> [Information shown]
--------------------

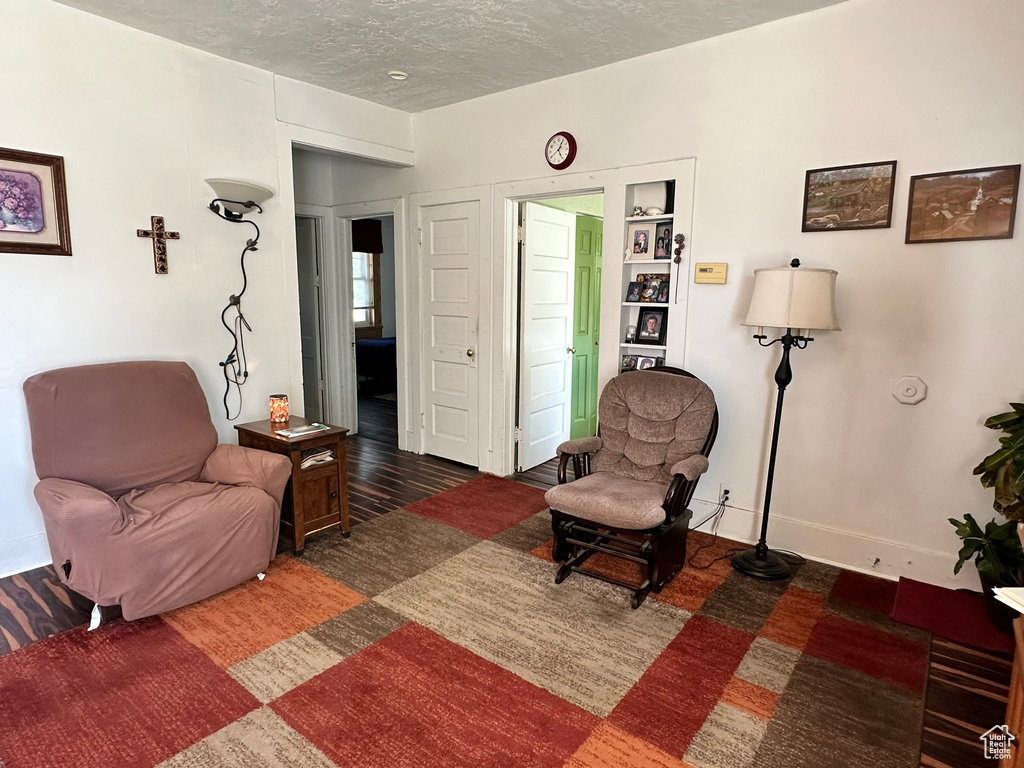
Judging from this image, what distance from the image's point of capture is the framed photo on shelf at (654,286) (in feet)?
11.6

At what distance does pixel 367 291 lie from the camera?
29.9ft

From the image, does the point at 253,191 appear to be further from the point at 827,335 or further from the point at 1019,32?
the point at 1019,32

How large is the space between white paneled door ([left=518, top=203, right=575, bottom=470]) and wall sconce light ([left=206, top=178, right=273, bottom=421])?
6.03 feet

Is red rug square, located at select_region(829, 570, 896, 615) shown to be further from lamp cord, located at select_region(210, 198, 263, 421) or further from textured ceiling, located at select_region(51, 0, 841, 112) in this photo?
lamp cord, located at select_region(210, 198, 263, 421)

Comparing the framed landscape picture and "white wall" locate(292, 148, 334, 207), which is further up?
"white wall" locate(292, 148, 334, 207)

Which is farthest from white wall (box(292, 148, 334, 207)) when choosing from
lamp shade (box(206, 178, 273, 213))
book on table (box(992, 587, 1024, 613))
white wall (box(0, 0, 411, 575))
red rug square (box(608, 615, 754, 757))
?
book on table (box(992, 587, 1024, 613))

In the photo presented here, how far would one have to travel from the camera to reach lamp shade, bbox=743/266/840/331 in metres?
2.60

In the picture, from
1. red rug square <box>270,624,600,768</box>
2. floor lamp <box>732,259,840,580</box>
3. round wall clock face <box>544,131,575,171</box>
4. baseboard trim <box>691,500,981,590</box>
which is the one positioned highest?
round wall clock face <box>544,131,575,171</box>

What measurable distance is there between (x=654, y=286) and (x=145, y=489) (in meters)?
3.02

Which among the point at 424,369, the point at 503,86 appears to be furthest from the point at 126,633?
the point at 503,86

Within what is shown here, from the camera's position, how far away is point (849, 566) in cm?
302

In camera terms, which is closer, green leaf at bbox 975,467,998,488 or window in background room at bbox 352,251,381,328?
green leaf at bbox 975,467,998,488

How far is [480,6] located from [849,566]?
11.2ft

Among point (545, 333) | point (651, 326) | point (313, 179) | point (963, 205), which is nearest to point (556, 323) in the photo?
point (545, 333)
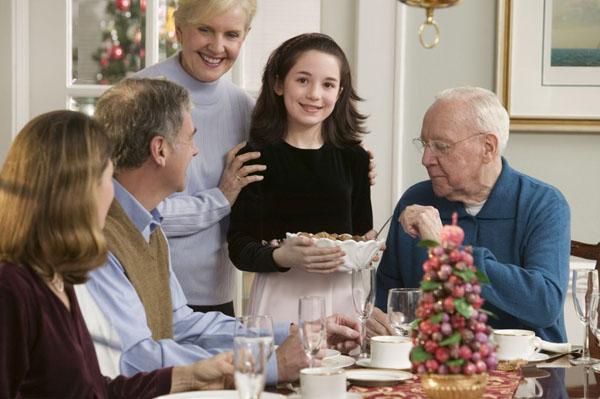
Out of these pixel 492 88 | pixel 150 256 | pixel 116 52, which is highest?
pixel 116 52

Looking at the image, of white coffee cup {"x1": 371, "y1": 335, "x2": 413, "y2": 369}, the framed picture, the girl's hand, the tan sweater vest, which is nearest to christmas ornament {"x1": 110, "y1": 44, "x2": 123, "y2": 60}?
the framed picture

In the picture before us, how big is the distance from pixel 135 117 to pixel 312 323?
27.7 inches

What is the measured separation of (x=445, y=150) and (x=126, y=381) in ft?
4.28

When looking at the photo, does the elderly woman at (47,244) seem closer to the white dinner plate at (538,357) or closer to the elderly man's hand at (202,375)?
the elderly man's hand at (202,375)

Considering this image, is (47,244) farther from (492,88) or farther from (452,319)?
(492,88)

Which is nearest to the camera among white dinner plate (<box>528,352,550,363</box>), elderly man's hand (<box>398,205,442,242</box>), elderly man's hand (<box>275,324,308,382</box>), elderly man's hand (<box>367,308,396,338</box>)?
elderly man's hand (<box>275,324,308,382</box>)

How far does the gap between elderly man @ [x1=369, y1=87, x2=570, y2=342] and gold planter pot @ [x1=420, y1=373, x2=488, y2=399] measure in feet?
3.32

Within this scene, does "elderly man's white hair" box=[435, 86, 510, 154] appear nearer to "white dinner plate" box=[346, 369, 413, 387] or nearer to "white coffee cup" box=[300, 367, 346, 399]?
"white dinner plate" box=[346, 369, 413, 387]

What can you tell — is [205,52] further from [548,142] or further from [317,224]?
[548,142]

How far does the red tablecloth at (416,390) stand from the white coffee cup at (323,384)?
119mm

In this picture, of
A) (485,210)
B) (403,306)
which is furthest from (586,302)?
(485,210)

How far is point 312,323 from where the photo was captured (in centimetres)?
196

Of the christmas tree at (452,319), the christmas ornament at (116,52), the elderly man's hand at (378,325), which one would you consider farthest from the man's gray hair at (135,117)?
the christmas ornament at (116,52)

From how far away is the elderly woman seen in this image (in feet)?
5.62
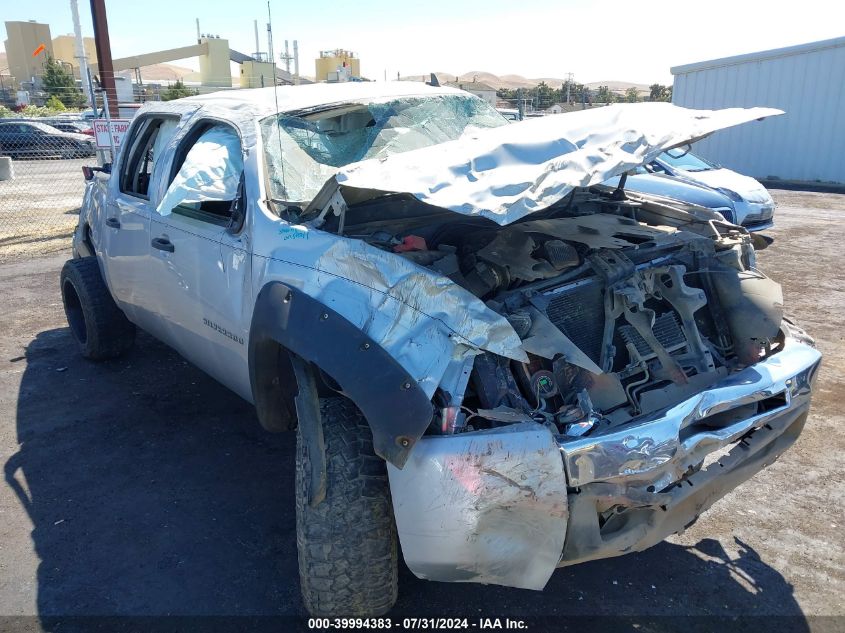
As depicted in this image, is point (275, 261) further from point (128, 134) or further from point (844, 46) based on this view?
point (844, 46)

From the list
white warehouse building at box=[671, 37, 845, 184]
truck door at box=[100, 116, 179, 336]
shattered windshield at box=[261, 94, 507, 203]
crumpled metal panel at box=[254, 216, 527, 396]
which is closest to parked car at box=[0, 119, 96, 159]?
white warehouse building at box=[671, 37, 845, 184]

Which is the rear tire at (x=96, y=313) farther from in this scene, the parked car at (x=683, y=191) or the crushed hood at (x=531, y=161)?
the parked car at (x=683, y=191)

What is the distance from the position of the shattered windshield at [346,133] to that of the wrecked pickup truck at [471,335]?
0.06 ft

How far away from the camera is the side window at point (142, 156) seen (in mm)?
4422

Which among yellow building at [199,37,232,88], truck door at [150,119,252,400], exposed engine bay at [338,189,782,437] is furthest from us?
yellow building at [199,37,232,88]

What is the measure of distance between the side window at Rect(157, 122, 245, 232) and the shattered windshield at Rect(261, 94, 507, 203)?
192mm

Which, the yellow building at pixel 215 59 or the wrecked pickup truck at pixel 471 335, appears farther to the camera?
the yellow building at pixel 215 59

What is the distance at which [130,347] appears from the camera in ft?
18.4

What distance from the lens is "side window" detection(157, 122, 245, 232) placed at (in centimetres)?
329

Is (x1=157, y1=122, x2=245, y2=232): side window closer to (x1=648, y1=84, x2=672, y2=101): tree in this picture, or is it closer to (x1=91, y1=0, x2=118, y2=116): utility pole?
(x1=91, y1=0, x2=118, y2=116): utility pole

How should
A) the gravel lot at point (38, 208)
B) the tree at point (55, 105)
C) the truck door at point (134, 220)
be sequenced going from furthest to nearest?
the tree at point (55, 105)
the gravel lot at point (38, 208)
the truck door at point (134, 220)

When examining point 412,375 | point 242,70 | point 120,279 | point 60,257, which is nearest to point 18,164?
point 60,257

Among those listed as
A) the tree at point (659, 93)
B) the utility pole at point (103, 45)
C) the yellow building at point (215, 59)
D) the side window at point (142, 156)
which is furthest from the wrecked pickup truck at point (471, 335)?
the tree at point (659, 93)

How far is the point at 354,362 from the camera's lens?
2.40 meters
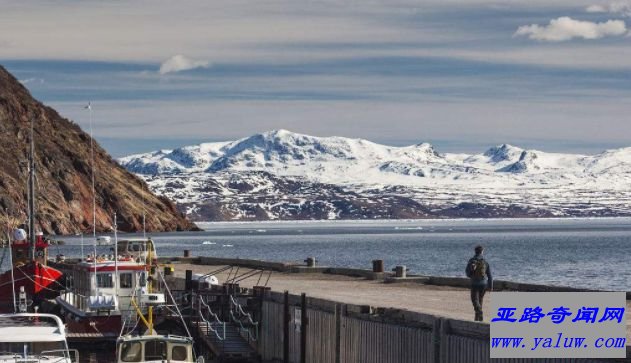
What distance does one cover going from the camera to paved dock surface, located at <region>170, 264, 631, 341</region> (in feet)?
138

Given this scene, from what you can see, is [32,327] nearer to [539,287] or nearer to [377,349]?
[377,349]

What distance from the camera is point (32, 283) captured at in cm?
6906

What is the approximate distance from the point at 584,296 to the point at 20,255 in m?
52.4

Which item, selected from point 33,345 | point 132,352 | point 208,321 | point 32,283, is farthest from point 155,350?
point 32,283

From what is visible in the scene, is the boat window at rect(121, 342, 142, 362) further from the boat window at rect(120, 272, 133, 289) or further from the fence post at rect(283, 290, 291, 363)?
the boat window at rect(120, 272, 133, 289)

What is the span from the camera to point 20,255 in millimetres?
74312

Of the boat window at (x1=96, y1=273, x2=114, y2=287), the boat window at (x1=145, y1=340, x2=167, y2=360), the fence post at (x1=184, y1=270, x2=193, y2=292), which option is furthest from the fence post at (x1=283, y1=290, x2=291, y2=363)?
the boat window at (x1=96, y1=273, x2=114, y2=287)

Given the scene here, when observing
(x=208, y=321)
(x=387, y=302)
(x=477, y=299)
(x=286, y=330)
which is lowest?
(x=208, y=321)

--------------------

> [Set task] Leave out the pictures and print each record exactly as it stands.

> [Output of the exercise]
Judging from this image, what distance from the image's point of capture is the framed photo on shelf at (654,286) (in feet)?
11.6

At what distance does pixel 367 291 lie from the camera?
29.9ft

From the image, does the point at 253,191 appear to be further from the point at 827,335 or further from the point at 1019,32?
the point at 1019,32

How large is the space between white paneled door ([left=518, top=203, right=575, bottom=470]) and wall sconce light ([left=206, top=178, right=273, bottom=421])?
6.03 feet

Is red rug square, located at select_region(829, 570, 896, 615) shown to be further from lamp cord, located at select_region(210, 198, 263, 421) or further from textured ceiling, located at select_region(51, 0, 841, 112) in this photo?
lamp cord, located at select_region(210, 198, 263, 421)

Comparing the framed landscape picture and "white wall" locate(292, 148, 334, 207), which is further up?
"white wall" locate(292, 148, 334, 207)

Which is farthest from white wall (box(292, 148, 334, 207)) when choosing from
lamp shade (box(206, 178, 273, 213))
book on table (box(992, 587, 1024, 613))
white wall (box(0, 0, 411, 575))
red rug square (box(608, 615, 754, 757))
?
book on table (box(992, 587, 1024, 613))

In the photo presented here, how far would one have to travel from the camera to reach lamp shade, bbox=743/266/840/331 in metres?
2.60

In the picture, from
1. red rug square <box>270,624,600,768</box>
2. floor lamp <box>732,259,840,580</box>
3. round wall clock face <box>544,131,575,171</box>
4. baseboard trim <box>691,500,981,590</box>
which is the one positioned highest?
round wall clock face <box>544,131,575,171</box>

What measurable distance is there between (x=654, y=286) and (x=145, y=489) (in meters)?
3.02

Which among the point at 424,369, the point at 503,86 appears to be furthest from the point at 126,633?
the point at 503,86

Within what is shown here, from the camera's position, how far away is point (849, 566) in cm?
302

In camera terms, which is closer, green leaf at bbox 975,467,998,488 or window in background room at bbox 352,251,381,328?
green leaf at bbox 975,467,998,488

How far is [480,6] located from [849,566]?
11.2ft

Among point (545, 333) | point (651, 326) | point (313, 179) | point (963, 205), which is nearest to point (556, 323) in the photo?
point (545, 333)
Out of these pixel 492 88 | pixel 150 256 | pixel 116 52, which is highest?
pixel 116 52

Looking at the image, of white coffee cup {"x1": 371, "y1": 335, "x2": 413, "y2": 369}, the framed picture, the girl's hand, the tan sweater vest, which is nearest to christmas ornament {"x1": 110, "y1": 44, "x2": 123, "y2": 60}?
the framed picture

In the picture before us, how big is the distance from pixel 135 117 to pixel 312 323?
27.7 inches

What is the measured separation of (x=445, y=150) and (x=126, y=381) in ft?
4.28

When looking at the photo, does the elderly woman at (47,244) seem closer to the white dinner plate at (538,357) or closer to the elderly man's hand at (202,375)?
the elderly man's hand at (202,375)

Considering this image, is (47,244) farther from (492,88) or farther from (452,319)?
(492,88)

Which is nearest to the camera among white dinner plate (<box>528,352,550,363</box>), elderly man's hand (<box>398,205,442,242</box>), elderly man's hand (<box>275,324,308,382</box>), elderly man's hand (<box>367,308,396,338</box>)?
elderly man's hand (<box>275,324,308,382</box>)

How far does the gap between elderly man @ [x1=369, y1=87, x2=570, y2=342] and gold planter pot @ [x1=420, y1=373, x2=488, y2=399] measure in feet?
3.32

Within this scene, does "elderly man's white hair" box=[435, 86, 510, 154] appear nearer to "white dinner plate" box=[346, 369, 413, 387] or nearer to "white coffee cup" box=[300, 367, 346, 399]?
"white dinner plate" box=[346, 369, 413, 387]

What can you tell — is [205,52] further from [548,142] or further from [317,224]?
[548,142]

How far does the red tablecloth at (416,390) stand from the white coffee cup at (323,384)?
119mm

In this picture, of
A) (485,210)
B) (403,306)
which is furthest from (586,302)?
(485,210)

How far is point 312,323 from where the photo was captured (in centimetres)?
196

Of the christmas tree at (452,319), the christmas ornament at (116,52), the elderly man's hand at (378,325), which one would you consider farthest from the man's gray hair at (135,117)?
the christmas ornament at (116,52)

From how far away is the elderly woman seen in this image (in feet)?
5.62
As depicted in this image, is point (275, 261) further from point (128, 134) or further from point (844, 46) based on this view?
point (844, 46)

From the list
white warehouse building at box=[671, 37, 845, 184]
truck door at box=[100, 116, 179, 336]
shattered windshield at box=[261, 94, 507, 203]
crumpled metal panel at box=[254, 216, 527, 396]
which is closest to parked car at box=[0, 119, 96, 159]?
white warehouse building at box=[671, 37, 845, 184]

Which is the rear tire at (x=96, y=313) farther from in this scene, the parked car at (x=683, y=191) or the crushed hood at (x=531, y=161)?
the parked car at (x=683, y=191)

What is the distance from the position of the shattered windshield at [346,133] to that of the wrecked pickup truck at [471,335]?
0.06 ft

How far away from the camera is the side window at point (142, 156) seen (in mm)?
4422

Which among yellow building at [199,37,232,88], truck door at [150,119,252,400], exposed engine bay at [338,189,782,437] is furthest from us?
yellow building at [199,37,232,88]

What is the measure of distance between the side window at Rect(157, 122, 245, 232) and the shattered windshield at Rect(261, 94, 507, 203)?
192mm

Which, the yellow building at pixel 215 59 or the wrecked pickup truck at pixel 471 335, appears farther to the camera?
the yellow building at pixel 215 59

What is the distance at which [130,347] appears from the camera in ft?
18.4

What distance from the lens is "side window" detection(157, 122, 245, 232) placed at (in centimetres)?
329

Is (x1=157, y1=122, x2=245, y2=232): side window closer to (x1=648, y1=84, x2=672, y2=101): tree in this picture, or is it closer to (x1=91, y1=0, x2=118, y2=116): utility pole?
(x1=91, y1=0, x2=118, y2=116): utility pole

How should
A) the gravel lot at point (38, 208)
B) the tree at point (55, 105)
C) the truck door at point (134, 220)
be sequenced going from furthest to nearest?
the tree at point (55, 105)
the gravel lot at point (38, 208)
the truck door at point (134, 220)

When examining point 412,375 | point 242,70 | point 120,279 | point 60,257, which is nearest to point 18,164?
point 60,257

Among those listed as
A) the tree at point (659, 93)
B) the utility pole at point (103, 45)
C) the yellow building at point (215, 59)
D) the side window at point (142, 156)
which is furthest from the wrecked pickup truck at point (471, 335)?
the tree at point (659, 93)

How far is the point at 354,362 from the camera's lens?
2.40 meters
What distance does one cover going from the camera to paved dock surface, located at <region>170, 264, 631, 341</region> (in feet)?
138

Given this scene, from what you can see, is [32,327] nearer to [539,287] or nearer to [377,349]?
[377,349]

What distance from the camera is point (32, 283) captured at in cm?
6906

What is the approximate distance from the point at 584,296 to the point at 20,255 in m?
52.4

Which item, selected from point 33,345 | point 132,352 | point 208,321 | point 32,283, is farthest from point 155,350?
point 32,283

From what is visible in the scene, is the boat window at rect(121, 342, 142, 362) further from the boat window at rect(120, 272, 133, 289) or further from the fence post at rect(283, 290, 291, 363)?
the boat window at rect(120, 272, 133, 289)

What is the span from the camera to point 20,255 in millimetres?
74312

Of the boat window at (x1=96, y1=273, x2=114, y2=287), the boat window at (x1=145, y1=340, x2=167, y2=360), the fence post at (x1=184, y1=270, x2=193, y2=292), which option is furthest from the fence post at (x1=283, y1=290, x2=291, y2=363)?
the boat window at (x1=96, y1=273, x2=114, y2=287)

Given the scene here, when observing
(x=208, y=321)
(x=387, y=302)
(x=477, y=299)
(x=286, y=330)
which is lowest?
(x=208, y=321)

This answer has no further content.